## Fragmento de texto
+++++
Por Rubén Sánchez Trigos.


La propuesta de Jaume Balagueró en su séptimo largometraje, Mientras duermes (2011), va más allá de ese ejercicio de depuración estilística –que no temática- al que todo director de cine con voluntad por evolucionar debería aspirar en un momento dado de su carrera –pero quizás con más razón en el caso de un artesano del miedo-; Mientras duermes (2011) es, sobre todo, la necesaria actualización de un arquetipo que nace, como casi todo el terror moderno, con los vapores victorianos –Jeckyl & Hyde- pero que encuentra en el cine del siglo XX –muy especialmente a partir de la década de los sesenta- su habitad natural. Se trata del hombre lobo, el monstruo de las dos caras, el Otro que se disfraza de Nosotros y que precisamente por su semejanza cuestiona donde empieza y donde acaba nuestra misma humanidad; en definitiva, se trata del hombre y la máscara.
+++++
## Información mostrada

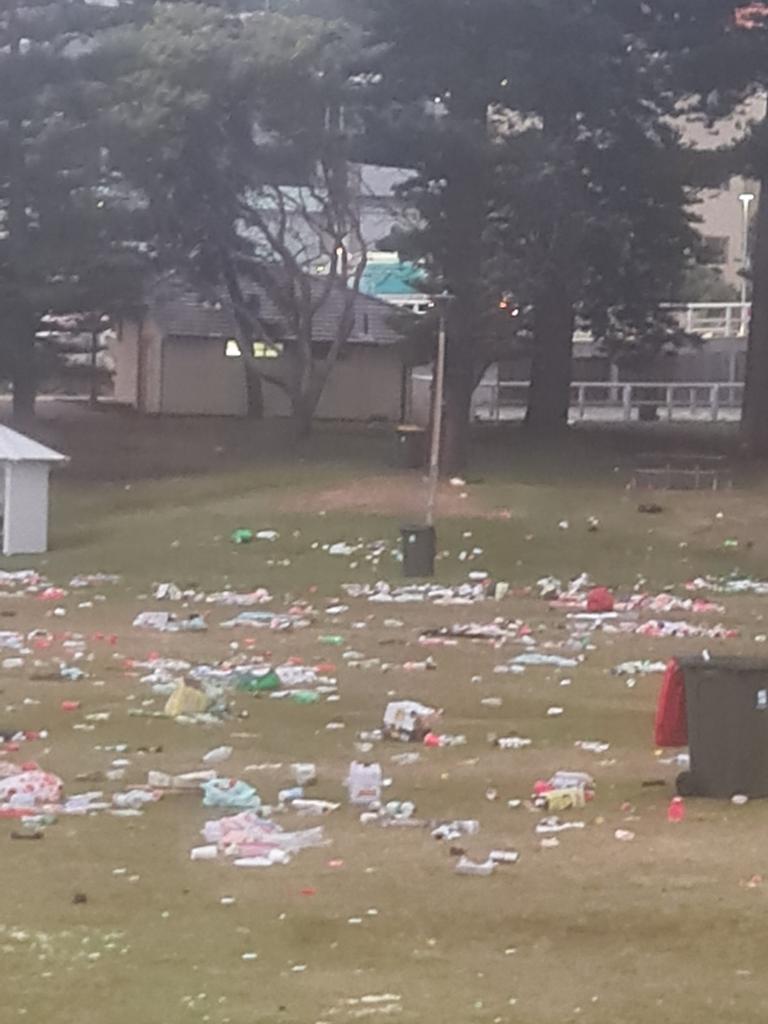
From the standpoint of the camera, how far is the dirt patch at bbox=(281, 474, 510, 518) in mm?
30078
+++++
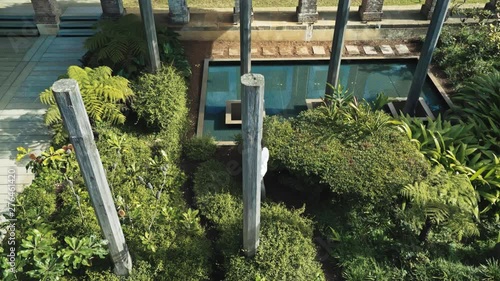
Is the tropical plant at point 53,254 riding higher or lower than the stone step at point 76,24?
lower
+++++
## Instrucciones de la tarea
Según el fragmento de texto, ¿qué número de largometraje de Jaume Balagueró es Mientras duermes? Responde en una frase, por favor.

## Respuesta
Mientras duermes es el séptimo largometraje de Jaume Balagueró.